Depuis une annonce formulée en février dernier, la NASA a profondément remanié la portée d'Artemis III. Ce qui devait être le premier alunissage habité depuis Apollo 17 en 1972 est désormais repositionné comme une mission de validation en orbite terrestre basse. L'agence a commencé à partager les grandes lignes de cette nouvelle architecture au cours des dernières semaines, tout en reconnaissant que plusieurs décisions fondamentales restent à arrêter.
Un objectif orbital, deux atterrisseurs à l'épreuve
Le cœur de la mission consiste à tester, en conditions réelles et avec équipage, les manœuvres de rendez-vous et d'amarrage entre le vaisseau Orion et deux atterrisseurs lunaires commerciaux : le Human Landing System (HLS) de Blue Origin, baptisé Blue Moon, et le Starship HLS de SpaceX. Ces deux véhicules ont été contractés par la NASA dans le cadre de son programme d'atterrisseurs commerciaux, mais aucun n'a encore été qualifié en vol avec des astronautes à bord.
L'idée est de placer Orion en orbite basse terrestre, d'y faire monter les deux atterrisseurs, et de procéder à des séquences d'approche et de couplage. Ce test grandeur nature doit permettre de consolider les procédures opérationnelles avant qu'un équipage ne tente effectivement d'atteindre le pôle Sud lunaire lors d'une mission ultérieure.

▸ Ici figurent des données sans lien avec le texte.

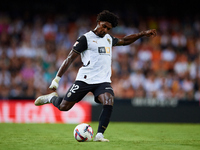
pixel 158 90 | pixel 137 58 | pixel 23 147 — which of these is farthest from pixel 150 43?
pixel 23 147

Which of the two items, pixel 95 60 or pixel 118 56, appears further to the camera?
pixel 118 56

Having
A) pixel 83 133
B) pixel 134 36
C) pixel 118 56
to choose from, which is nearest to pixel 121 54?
pixel 118 56

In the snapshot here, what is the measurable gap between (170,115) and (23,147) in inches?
332

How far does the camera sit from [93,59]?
6.59 m

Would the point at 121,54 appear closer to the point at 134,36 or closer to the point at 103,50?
the point at 134,36

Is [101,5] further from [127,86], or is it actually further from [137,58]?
[127,86]

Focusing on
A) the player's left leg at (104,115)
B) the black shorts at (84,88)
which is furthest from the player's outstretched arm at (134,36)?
the player's left leg at (104,115)

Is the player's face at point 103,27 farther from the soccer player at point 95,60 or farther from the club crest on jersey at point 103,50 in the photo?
the club crest on jersey at point 103,50

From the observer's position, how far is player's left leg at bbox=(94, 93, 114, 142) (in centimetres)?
621

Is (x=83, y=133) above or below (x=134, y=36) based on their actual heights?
below

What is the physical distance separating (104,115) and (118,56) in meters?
9.88

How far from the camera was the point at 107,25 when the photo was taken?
6.58 m

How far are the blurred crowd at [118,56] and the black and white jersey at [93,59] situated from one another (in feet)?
21.6

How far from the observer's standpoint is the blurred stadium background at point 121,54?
13.0 meters
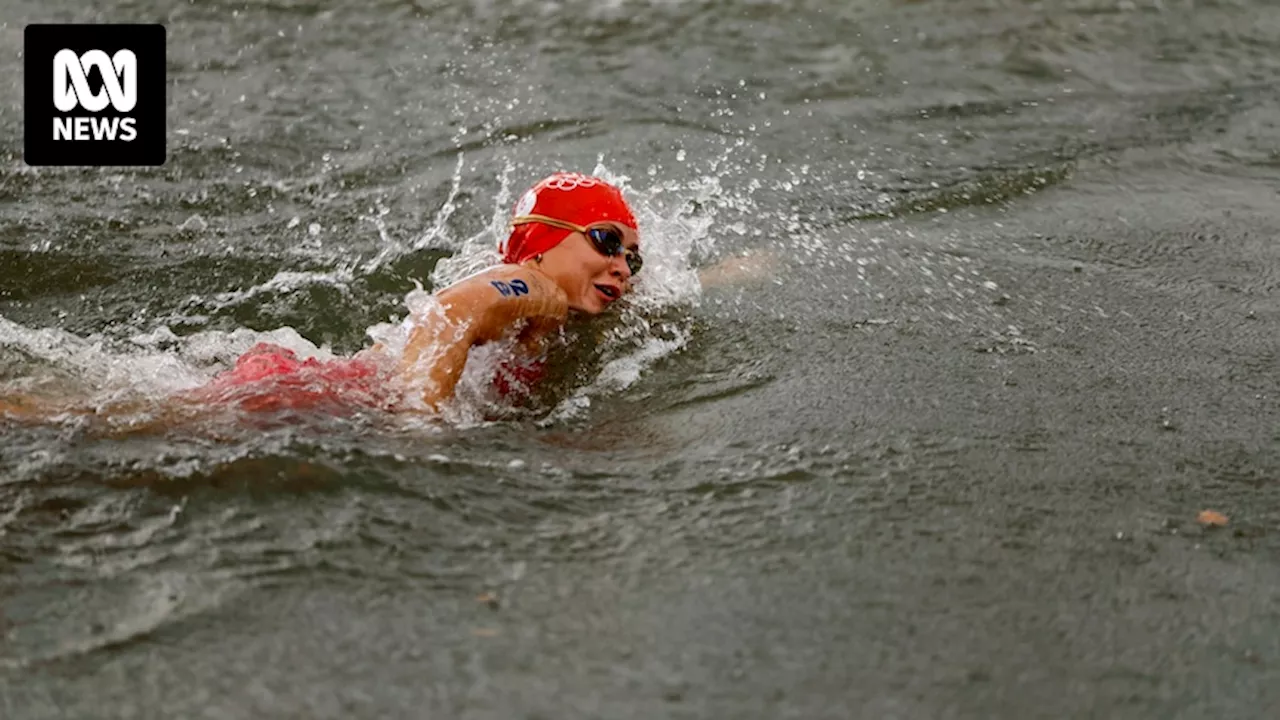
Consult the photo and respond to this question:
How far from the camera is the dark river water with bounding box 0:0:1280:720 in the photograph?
10.5ft

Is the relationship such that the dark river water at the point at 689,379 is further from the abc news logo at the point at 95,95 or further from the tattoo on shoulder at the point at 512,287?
the tattoo on shoulder at the point at 512,287

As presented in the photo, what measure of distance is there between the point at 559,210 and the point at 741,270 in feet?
3.79

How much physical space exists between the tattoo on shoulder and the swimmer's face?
24cm

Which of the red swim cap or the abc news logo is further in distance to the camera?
the abc news logo

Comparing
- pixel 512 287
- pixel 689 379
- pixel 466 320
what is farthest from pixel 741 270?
pixel 466 320

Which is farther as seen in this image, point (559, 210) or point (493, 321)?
point (559, 210)

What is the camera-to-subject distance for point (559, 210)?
495 cm

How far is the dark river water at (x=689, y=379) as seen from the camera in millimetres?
3186

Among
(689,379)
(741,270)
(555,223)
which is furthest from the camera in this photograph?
(741,270)

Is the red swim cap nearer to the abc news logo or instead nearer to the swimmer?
the swimmer

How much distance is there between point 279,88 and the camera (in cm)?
809

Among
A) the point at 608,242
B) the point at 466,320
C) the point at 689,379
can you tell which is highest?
the point at 608,242

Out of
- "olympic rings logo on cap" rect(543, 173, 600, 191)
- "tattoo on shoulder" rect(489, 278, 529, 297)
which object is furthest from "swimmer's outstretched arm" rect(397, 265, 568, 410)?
"olympic rings logo on cap" rect(543, 173, 600, 191)

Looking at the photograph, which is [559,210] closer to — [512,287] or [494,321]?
[512,287]
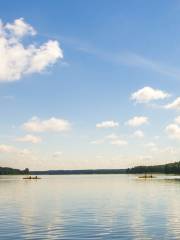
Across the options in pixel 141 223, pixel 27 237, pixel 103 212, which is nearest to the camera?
pixel 27 237

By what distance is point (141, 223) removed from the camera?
2328 inches

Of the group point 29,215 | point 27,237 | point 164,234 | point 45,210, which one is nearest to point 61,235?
point 27,237

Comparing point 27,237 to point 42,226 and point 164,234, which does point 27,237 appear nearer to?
point 42,226

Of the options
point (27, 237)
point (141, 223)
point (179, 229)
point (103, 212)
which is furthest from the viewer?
point (103, 212)

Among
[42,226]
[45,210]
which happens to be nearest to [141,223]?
[42,226]

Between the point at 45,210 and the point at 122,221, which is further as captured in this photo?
the point at 45,210

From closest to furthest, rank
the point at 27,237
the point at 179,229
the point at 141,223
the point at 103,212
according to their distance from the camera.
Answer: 1. the point at 27,237
2. the point at 179,229
3. the point at 141,223
4. the point at 103,212

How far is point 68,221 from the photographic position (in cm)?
6175

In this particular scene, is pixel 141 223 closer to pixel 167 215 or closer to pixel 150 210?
pixel 167 215

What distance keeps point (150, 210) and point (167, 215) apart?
26.1 ft

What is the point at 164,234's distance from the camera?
50.2 meters

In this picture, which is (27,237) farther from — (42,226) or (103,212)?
(103,212)

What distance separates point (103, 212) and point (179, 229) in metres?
21.1

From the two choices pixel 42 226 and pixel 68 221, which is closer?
pixel 42 226
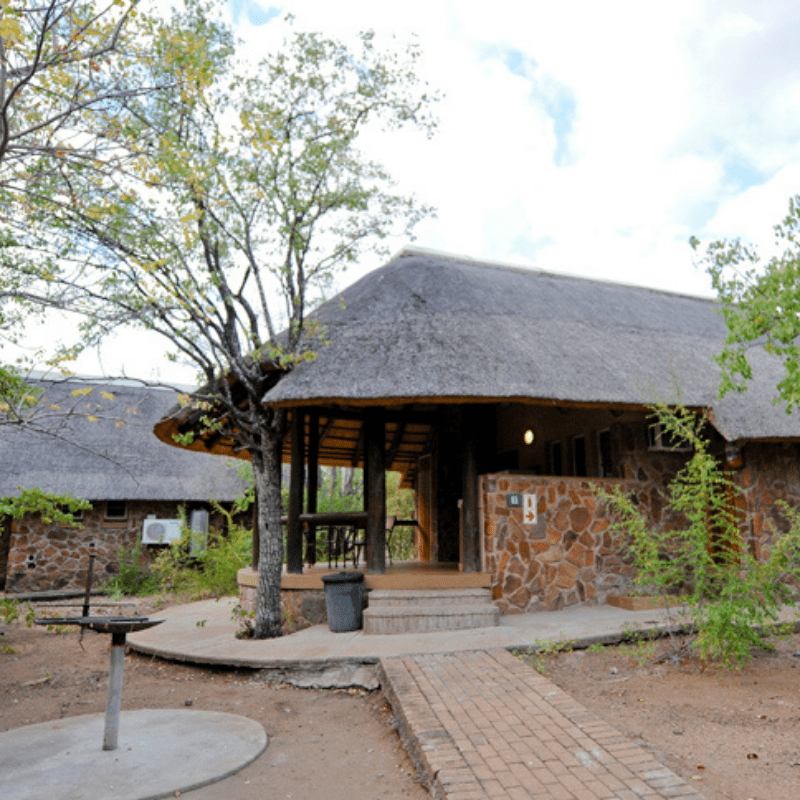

Un calendrier sous pression, des choix encore en suspens
La NASA indique travailler rapidement pour figer le concept d'opérations de la mission, mais plusieurs éléments restent flous. Le profil orbital exact, la durée de la mission, la composition précise de l'équipage et les scénarios de contingence sont encore en cours de définition. Selon les informations disponibles, le lancement est ciblé pour 2027, ce qui laisse un délai relativement court pour finaliser des procédures d'une complexité inédite.
Le SLS (Space Launch System) et Orion, développés par NASA en partenariat avec Lockheed Martin et Boeing, poursuivent leurs opérations de préparation. Les équipes travaillent sur l'intégration des systèmes et la définition des interfaces entre Orion et les deux atterrisseurs commerciaux, dont les architectures techniques diffèrent sensiblement l'une de l'autre.
Un programme Artemis qui s'adapte, non sans risques
Ce pivot stratégique reflète les difficultés persistantes du programme. Les retards accumulés sur le développement des atterrisseurs, les contraintes budgétaires et les incertitudes politiques autour de l'orientation de la politique spatiale américaine ont conduit l'agence à insérer une mission intermédiaire. L'objectif affiché est de réduire les risques avant d'envoyer des astronautes à la surface lunaire.
Certains observateurs s'interrogent toutefois sur la logique de faire voler deux atterrisseurs concurrents lors d'une même mission en orbite terrestre basse, une configuration qui n'a pas d'équivalent historique. D'autres soulignent que cette approche pragmatique pourrait, si elle réussit, renforcer la confiance dans l'ensemble de l'architecture Artemis avant le grand saut vers la Lune.
La NASA devrait préciser davantage ses plans dans les prochains mois, à mesure que les revues techniques avancent et que les décisions contractuelles avec SpaceX et Blue Origin se concrétisent.